**MATERIAL SUPPLIED:**
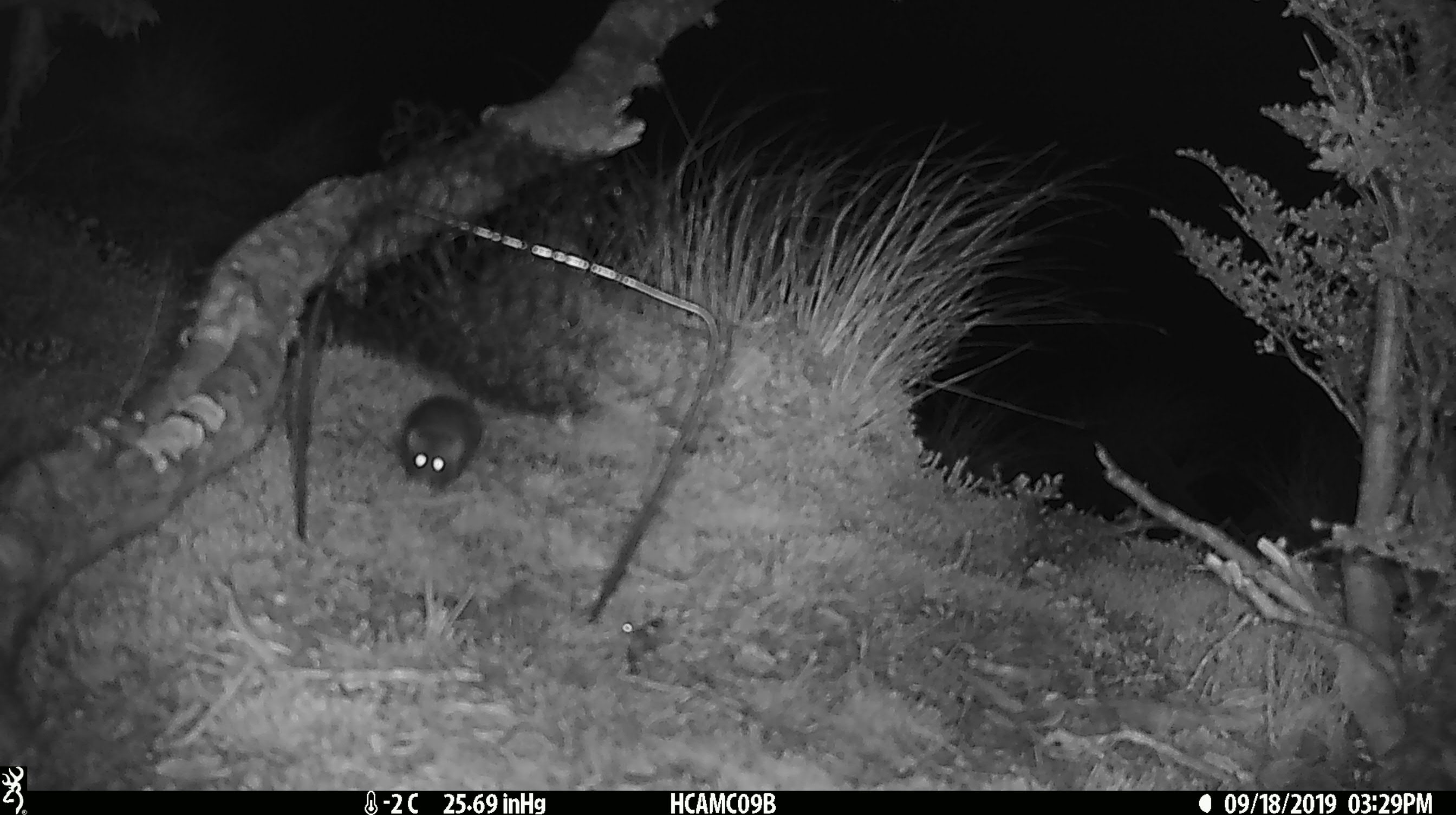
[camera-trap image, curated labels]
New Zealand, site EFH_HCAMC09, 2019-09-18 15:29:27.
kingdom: Animalia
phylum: Chordata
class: Mammalia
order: Rodentia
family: Muridae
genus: Mus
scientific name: Mus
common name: mouse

**INSTRUCTIONS TO FOLLOW:**
Restate the listing above word for word, and skip the pictures.

**ANSWER TO THIS TASK:**
[camera-trap image, curated labels]
New Zealand, site EFH_HCAMC09, 2019-09-18 15:29:27.
kingdom: Animalia
phylum: Chordata
class: Mammalia
order: Rodentia
family: Muridae
genus: Mus
scientific name: Mus
common name: mouse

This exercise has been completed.